Hoffnungslos in den Staedten
Die hoffnungslose Situation der Fluechtlinge in den Staedten und ihr
Wunsch nach Rueckkehr in die Doerfer bleibt das groesste soziale Problem
in den kurdischen Landesteilen der Tuerkei. Eine Kommission des
tuerkischen Parlaments errechnete, dass waehrend der Hochphase des Krieges
gegen die kurdische Guerilla 3428 Doerfer und Weiler zerstoert oder
geraeumt wurden. Nach Informationen kurdischer Organisationen liegt die Zahl
sogar bei ueber 3700. Die Zahl der Vertriebenen wird auf ueber drei
Millionen geschaetzt. "Es war eine unmittelbare erzwungene und
massenhafte Migration, die den Fluechtlingen keinerlei Moeglichkeiten zur
Integration an den Zufluchtsorten liess", beklagt Rechtsanwalt Ahmet Kalpak,
der Vorsitzende des Migrationsvereins Goec Der in Diyarbakir. So wuchs
die Bevoelkerung allein in dieser Stadt von 300000 im Jahr 1990 auf
heute ueber eine Million an. "Woher kommen denn die Millionen Menschen, die
heute in Izmir, Istanbul und anderen westtuerkischen Staedten Newroz
feiern?", gibt auch der DEHAP-Vorsitzende von Siirt, Seracettin Kayran,
zu bedenken.
Zwischen Sirnak und Siirt sind entlang des Weges durch die Berge immer
wieder Ruinen zu sehen. Einschussloecher zeigen, dass ihre Bewohner
nicht freiwillig gingen. Manche Doerfer sind im wahrsten Sinne des Wortes
dem Erdboden gleichgemacht worden. Nur noch Steinhaufen lassen
erkennen, wo einmal Haeuser standen. Mit Kalaschnikows bewaffnete Zivilisten
lungern am Strassenrand herum. Es sind vom tuerkischen Stadt mit Geld
oder Zwang gegen die PKK rekrutierte Dorfschuetzer. Diese kurdischen
Milizen beteiligen sich an Militaeroperationen, vertreiben Anhaenger der
DEHAP aus ihren Doerfern und besetzen anschliessend deren Aecker. Wenige
Tage vor dem diesjaehrigen Newrozfest erschossen Dorfschuetzer in
Kiziltepe nahe der syrischen Grenze einen 13jaehrigen Hirtenjungen, weil er
ihr Dorf betrat. Und in der Provinz von Diyarbakir verletzten
Dorfschuetzer in der folgenden Woche mit Gewehrschuessen einen Buergermeister
und zuendeten sein Haus an, weil er bei der Wahl diesen bisher vom Chef
des Dorfschuetzerclans gehaltenen Posten gewonnen hatte.

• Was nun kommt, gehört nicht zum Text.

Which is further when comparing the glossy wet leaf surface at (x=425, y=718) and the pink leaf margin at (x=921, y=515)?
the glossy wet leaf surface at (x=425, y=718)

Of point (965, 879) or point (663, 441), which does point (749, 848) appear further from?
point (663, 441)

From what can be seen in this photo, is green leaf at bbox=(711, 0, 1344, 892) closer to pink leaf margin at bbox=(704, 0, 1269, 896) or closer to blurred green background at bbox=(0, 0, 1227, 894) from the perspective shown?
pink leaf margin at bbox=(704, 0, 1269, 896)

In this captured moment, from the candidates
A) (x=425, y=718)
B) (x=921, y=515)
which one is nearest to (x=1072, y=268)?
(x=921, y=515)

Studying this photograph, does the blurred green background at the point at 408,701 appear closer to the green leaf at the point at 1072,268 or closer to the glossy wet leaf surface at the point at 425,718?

Aufgrund seiner politischen Aktivitaeten wurde vor 15 Jahren auch Ahmet
Arslan durch die Maenner des Dorfschuetzers Faik Yilmaz aus seinem Dorf
Salkum Baglar in der Provinz Siirt vertrieben. Die Gebaeude seines
Bauernhofs sind inzwischen eingestuerzt, seine Felder werden von den
Familien der Dorfschuetzer widerrechtlich genutzt. Staatlich unterstuetzte
Rueckkehrprojekte beruecksichtigen allein die Sicherheitsinteressen der
Militaers. Ausschliesslich staatstreue Kurden durften bisher in
geraeumte Doerfer zurueck, und das auch nur dann, wenn diese nicht weiter als
fuenf Kilometer von den Hauptstrassen entfernt liegen. Gelder aus
EU-Hilfsfonds zur Rueckkehr in die Doerfer kaemen daher allein den
Dorschuetzerfamilien zugute, beklagt Arslan, der heute dem Parteirat der DEHAP
angehoert. "Wir brauchen keine finanziellen Hilfen, sondern
Sicherheitsgarantien, um dauerhaft Landwirtschaft betreiben zu koennen." Die
Aufloesung des Dorfschuetzersystems ist daher eine zentrale Forderung. Ein
Sicherheitsrisiko stellen auch die zahlreichen vom Militaer rund um die
verlassenen Doerfer verlegten Landminen dar, fuer deren Raeumung
EU-Gelder erhofft werden. Notwendig sei weiterhin eine allgemeine Amnestie,
die auch den zur Guerilla in die Berge gegangenen Jugendlichen die
Rueckkehr in ihre Doerfer ermoeglicht, so Arslan.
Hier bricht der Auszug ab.